In [1]:
# """
# Main file for the BarModels directory
# """
#---------------------------- Imports basic -------------------------------
import sys
import os
import logging
import time

import pandas as pd
import numpy as np


import warnings
warnings.filterwarnings('ignore')
startTime = time.time()
root = os.path.dirname(os.path.dirname(os.path.dirname(os.path.abspath(__name__))))
              # root = '/home/labs/mayalab/barc/MSc_studies/ML_Project'
if root not in sys.path:
    sys.path.append(root)
else:
    pass

if __name__ == "__main__":
    here = '/home/labs/mayalab/barc/MSc_studies/ML_Project/pyScripts/BarModels'
else:
    here = os.path.dirname(os.path.abspath(__name__))

%reload_ext autoreload
%autoreload 2
#---------------------------- Imports for the model -------------------------------
from pyScripts.BarModels.Rendom_forest_BC import Rendom_forest_classification_BC_defultParams
from pyScripts.BarModels.Rendom_forest_BC import Rendom_forest_classification_BC_useingGridSearchCV
from pyScripts.BarModels.Rendom_forest_BC import Rendom_forest_classification_BC_useing_Optuna

#---------------------------- Logger -------------------------------
def initialize_logging():
    log_directory = os.path.join(here, "logs")
    if not os.path.exists(log_directory):
        os.makedirs(log_directory)
    logging.basicConfig(filename=os.path.join(log_directory, f"{time.strftime('%Y-%m-%d_%H-%M-%S')}.log"),
                         level=logging.INFO,
                         format="%(asctime)s - %(levelname)s - %(message)s")

def log_message(message):
    current_time = time.localtime() 
    time_string = time.strftime("%Y-%m-%d %H:%M:%S", current_time)
    logging.info(f"{time_string} - {message}")
    logging.getLogger().handlers[0].flush()

# Initialize logging
initialize_logging()
# Log a message
log_message(f" the logger is working, the time is: {time.time()-startTime}")
log_message(f"starting to load the data, the time is: {time.time()-startTime}")
# ---------------------------- data incoming -------------------------------
def load_data():
    # Load the data
    X_train = pd.read_csv(os.path.join(here, 'X_train_df.csv'))
    y_train = pd.read_csv(os.path.join(here, 'y_train.csv'))
    X_test = pd.read_csv(os.path.join(here, 'X_test_df.csv'))
    y_test = pd.read_csv(os.path.join(here, 'y_test.csv'))

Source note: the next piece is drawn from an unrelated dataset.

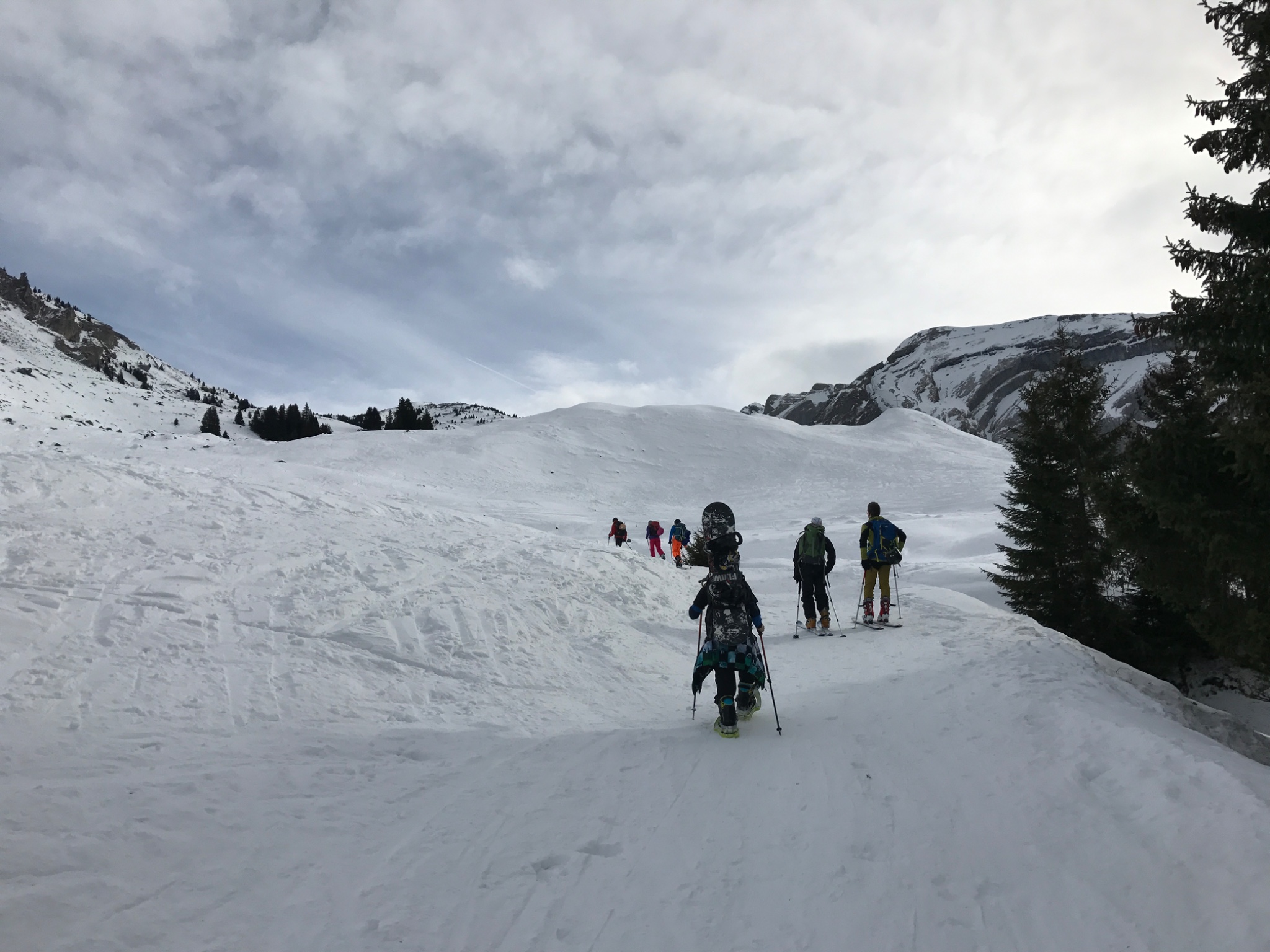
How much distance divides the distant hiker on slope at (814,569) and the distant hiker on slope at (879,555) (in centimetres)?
64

    # Compare the columns of X_train and X_test
    train_cols = set(X_train.columns)
    test_cols = set(X_test.columns)
    extra_cols = train_cols - test_cols

    # Remove any identified extra columns from X_train
    if extra_cols:
        X_train = X_train.drop(columns=list(extra_cols))

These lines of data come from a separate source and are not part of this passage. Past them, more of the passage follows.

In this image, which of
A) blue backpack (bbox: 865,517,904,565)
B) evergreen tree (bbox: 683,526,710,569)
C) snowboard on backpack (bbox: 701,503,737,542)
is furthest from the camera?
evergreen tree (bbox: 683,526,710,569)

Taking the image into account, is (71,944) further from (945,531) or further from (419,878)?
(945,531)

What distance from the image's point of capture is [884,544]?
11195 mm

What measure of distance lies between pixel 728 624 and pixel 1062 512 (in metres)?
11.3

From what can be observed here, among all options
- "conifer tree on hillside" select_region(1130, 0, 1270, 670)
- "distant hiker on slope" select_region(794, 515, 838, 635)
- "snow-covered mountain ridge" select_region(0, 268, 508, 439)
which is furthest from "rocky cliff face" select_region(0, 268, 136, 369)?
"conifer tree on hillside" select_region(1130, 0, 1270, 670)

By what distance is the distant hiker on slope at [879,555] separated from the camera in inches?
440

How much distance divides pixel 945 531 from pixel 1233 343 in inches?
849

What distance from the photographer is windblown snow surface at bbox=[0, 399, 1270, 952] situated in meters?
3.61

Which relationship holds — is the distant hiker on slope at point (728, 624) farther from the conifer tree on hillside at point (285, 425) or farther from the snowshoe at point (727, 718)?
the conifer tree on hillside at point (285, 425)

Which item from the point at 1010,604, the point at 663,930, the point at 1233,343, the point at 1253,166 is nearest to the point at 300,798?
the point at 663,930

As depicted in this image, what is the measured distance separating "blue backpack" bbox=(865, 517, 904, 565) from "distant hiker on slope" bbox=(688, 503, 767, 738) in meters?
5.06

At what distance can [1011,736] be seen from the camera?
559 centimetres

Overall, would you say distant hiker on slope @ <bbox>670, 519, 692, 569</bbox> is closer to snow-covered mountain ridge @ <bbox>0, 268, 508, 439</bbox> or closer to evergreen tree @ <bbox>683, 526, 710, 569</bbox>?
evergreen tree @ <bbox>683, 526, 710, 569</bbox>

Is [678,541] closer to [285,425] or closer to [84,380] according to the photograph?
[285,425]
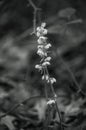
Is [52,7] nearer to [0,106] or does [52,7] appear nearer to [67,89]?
[67,89]

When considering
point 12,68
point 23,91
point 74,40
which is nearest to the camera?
point 23,91

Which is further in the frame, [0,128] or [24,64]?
[24,64]

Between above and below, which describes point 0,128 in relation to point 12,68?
below

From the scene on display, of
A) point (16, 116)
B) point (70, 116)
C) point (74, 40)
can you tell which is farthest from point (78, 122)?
point (74, 40)

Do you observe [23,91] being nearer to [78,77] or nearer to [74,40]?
[78,77]

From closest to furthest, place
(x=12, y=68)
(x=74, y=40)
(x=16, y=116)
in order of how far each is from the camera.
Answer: (x=16, y=116) → (x=12, y=68) → (x=74, y=40)

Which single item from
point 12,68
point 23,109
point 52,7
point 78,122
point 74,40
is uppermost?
point 52,7

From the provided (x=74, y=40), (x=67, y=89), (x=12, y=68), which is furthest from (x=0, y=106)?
(x=74, y=40)
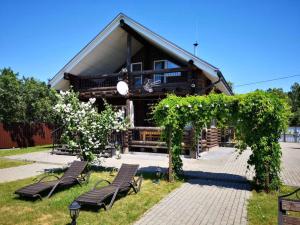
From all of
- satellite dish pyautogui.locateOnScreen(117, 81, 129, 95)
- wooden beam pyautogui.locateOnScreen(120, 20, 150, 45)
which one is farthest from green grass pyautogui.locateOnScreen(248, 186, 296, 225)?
wooden beam pyautogui.locateOnScreen(120, 20, 150, 45)

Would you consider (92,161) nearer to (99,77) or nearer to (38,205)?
(38,205)

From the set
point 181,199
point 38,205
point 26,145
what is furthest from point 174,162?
point 26,145

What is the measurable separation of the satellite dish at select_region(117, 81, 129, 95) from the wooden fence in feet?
37.5

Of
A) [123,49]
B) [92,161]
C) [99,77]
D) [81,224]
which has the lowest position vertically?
[81,224]

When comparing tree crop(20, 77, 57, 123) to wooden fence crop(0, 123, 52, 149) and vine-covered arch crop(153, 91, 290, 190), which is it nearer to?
wooden fence crop(0, 123, 52, 149)

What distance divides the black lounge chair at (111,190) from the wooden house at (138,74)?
635cm

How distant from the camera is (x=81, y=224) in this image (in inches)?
226

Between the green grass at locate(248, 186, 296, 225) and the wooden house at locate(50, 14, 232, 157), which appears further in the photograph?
the wooden house at locate(50, 14, 232, 157)

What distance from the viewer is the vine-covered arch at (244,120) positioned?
7969 mm

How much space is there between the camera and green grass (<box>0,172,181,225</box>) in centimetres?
602

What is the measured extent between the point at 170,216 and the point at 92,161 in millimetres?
5138

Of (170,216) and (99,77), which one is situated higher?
(99,77)

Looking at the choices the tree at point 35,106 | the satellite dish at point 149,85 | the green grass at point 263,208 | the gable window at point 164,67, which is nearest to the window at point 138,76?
the gable window at point 164,67

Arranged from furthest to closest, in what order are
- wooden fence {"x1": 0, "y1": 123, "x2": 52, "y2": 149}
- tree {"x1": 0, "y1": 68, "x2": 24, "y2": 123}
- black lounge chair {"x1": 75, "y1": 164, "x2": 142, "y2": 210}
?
tree {"x1": 0, "y1": 68, "x2": 24, "y2": 123}
wooden fence {"x1": 0, "y1": 123, "x2": 52, "y2": 149}
black lounge chair {"x1": 75, "y1": 164, "x2": 142, "y2": 210}
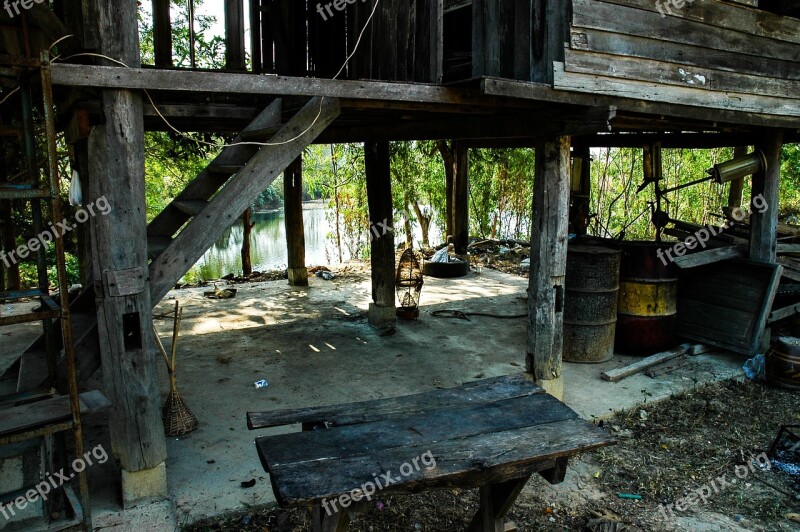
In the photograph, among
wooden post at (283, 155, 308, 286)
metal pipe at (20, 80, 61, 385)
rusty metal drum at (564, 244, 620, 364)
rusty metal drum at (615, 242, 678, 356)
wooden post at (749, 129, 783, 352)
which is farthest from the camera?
wooden post at (283, 155, 308, 286)

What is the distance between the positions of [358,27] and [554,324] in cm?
342

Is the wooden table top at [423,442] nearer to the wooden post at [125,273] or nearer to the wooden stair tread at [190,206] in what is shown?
the wooden post at [125,273]

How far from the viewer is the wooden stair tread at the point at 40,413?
2.97 meters

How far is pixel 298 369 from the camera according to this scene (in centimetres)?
682

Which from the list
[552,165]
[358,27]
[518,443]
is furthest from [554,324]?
[358,27]

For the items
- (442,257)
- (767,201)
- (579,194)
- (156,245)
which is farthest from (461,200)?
(156,245)

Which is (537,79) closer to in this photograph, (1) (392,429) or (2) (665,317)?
(1) (392,429)

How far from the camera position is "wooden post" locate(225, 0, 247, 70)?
4.72 metres

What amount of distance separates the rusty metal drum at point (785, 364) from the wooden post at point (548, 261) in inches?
106

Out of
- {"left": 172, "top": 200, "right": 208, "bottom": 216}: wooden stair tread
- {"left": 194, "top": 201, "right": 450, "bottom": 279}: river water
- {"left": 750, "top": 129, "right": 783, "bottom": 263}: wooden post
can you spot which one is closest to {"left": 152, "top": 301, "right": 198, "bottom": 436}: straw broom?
{"left": 172, "top": 200, "right": 208, "bottom": 216}: wooden stair tread

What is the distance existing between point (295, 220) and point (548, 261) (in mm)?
6193

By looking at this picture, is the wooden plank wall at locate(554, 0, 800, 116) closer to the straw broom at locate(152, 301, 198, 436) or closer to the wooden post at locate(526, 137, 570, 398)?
the wooden post at locate(526, 137, 570, 398)

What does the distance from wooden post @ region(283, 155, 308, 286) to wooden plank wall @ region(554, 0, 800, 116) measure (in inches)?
247

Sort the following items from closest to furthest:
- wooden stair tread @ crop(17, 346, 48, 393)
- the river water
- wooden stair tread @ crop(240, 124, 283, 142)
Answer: wooden stair tread @ crop(17, 346, 48, 393)
wooden stair tread @ crop(240, 124, 283, 142)
the river water
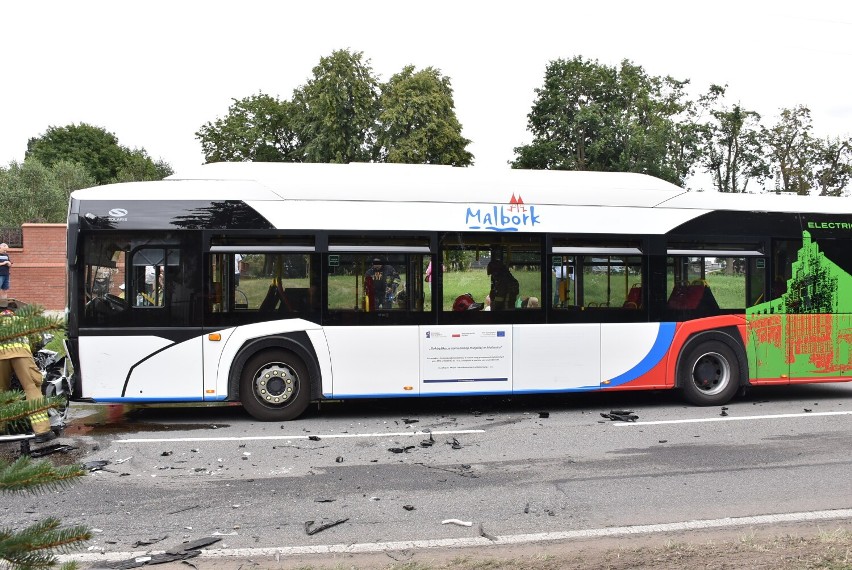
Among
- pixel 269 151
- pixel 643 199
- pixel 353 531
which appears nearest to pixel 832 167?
pixel 269 151

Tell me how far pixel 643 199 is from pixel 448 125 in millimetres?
43298

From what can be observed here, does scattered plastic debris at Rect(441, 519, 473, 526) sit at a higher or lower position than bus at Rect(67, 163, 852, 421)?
lower

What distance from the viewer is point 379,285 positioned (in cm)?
982

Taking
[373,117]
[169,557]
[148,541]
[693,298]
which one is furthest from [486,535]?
[373,117]

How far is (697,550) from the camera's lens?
4855 mm

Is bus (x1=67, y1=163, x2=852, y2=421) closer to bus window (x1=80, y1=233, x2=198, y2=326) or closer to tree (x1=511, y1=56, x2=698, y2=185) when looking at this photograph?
bus window (x1=80, y1=233, x2=198, y2=326)

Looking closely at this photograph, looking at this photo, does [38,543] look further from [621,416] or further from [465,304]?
[621,416]

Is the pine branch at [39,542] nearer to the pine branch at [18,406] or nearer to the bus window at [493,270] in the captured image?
the pine branch at [18,406]

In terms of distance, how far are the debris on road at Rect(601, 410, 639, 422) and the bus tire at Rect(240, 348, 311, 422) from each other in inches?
157

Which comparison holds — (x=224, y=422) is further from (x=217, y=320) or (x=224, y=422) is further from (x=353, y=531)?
(x=353, y=531)

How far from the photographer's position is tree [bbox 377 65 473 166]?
5131 centimetres

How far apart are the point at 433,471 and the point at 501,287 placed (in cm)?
343

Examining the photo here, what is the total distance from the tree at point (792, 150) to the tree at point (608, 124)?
211 inches

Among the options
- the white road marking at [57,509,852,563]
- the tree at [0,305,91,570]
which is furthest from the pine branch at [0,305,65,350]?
the white road marking at [57,509,852,563]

    # Convert DataFrame to numpy arrays and flatten
    X_train_np = X_train.values  # Converts DataFrame to numpy array
    y_train_np = y_train.values.ravel()  # Converts DataFrame to numpy array and flattens it
    X_test_np = X_test.values  # Converts DataFrame to numpy array
    y_test_np = y_test.values.ravel()  # Converts DataFrame to numpy array and flattens it

    return X_train_np, y_train_np, X_test_np, y_test_np

X_train_np, y_train, X_test_np, y_test = load_data()
log_message(f"finished loading the data, the time is: {time.time()-startTime}")


In [2]:
# ---------------------------- Rendom_forest -------------------------------
log_message(f"starting to run the Rendom_forest model,the time is: {time.time()-startTime}")
def run_Rendom_forest():
    #create a Rendom_forest_classification_BC object using the default parameters
    rf = Rendom_forest_classification_BC_defultParams(X_train_np, y_train, X_test_np, y_test)
    #build the model
    classifier = rf.build_RandomForestClassifier()[0]
    classifier_fit = rf.build_RandomForestClassifier()[1]
    predictions_On_TrainDS = rf.predict_RandomForestClassifierTrainData(classifier_fit)
    predictions_On_TestDS = rf.predict_RandomForestClassifierTestData(classifier_fit)
    predictions_On_TrainDS_proba = rf.predict_RandomForestClassifierTrainData_proba(classifier_fit)
    predictions_On_TestDS_proba = rf.predict_RandomForestClassifierTestData_proba(classifier_fit)
    
    accuracy, f1_weighted, f1_binary = rf.accuracy_score(predictions_On_TrainDS, y_train)
    print(f"the results on the train data are: accuracy: {accuracy}, f1_weighted: {f1_weighted}, f1_binary: {f1_binary}")
    accuracy, f1_weighted, f1_binary = rf.accuracy_score(predictions_On_TestDS, y_test)
    print(f"the results on the test data are: accuracy: {accuracy}, f1_weighted: {f1_weighted}, f1_binary: {f1_binary}")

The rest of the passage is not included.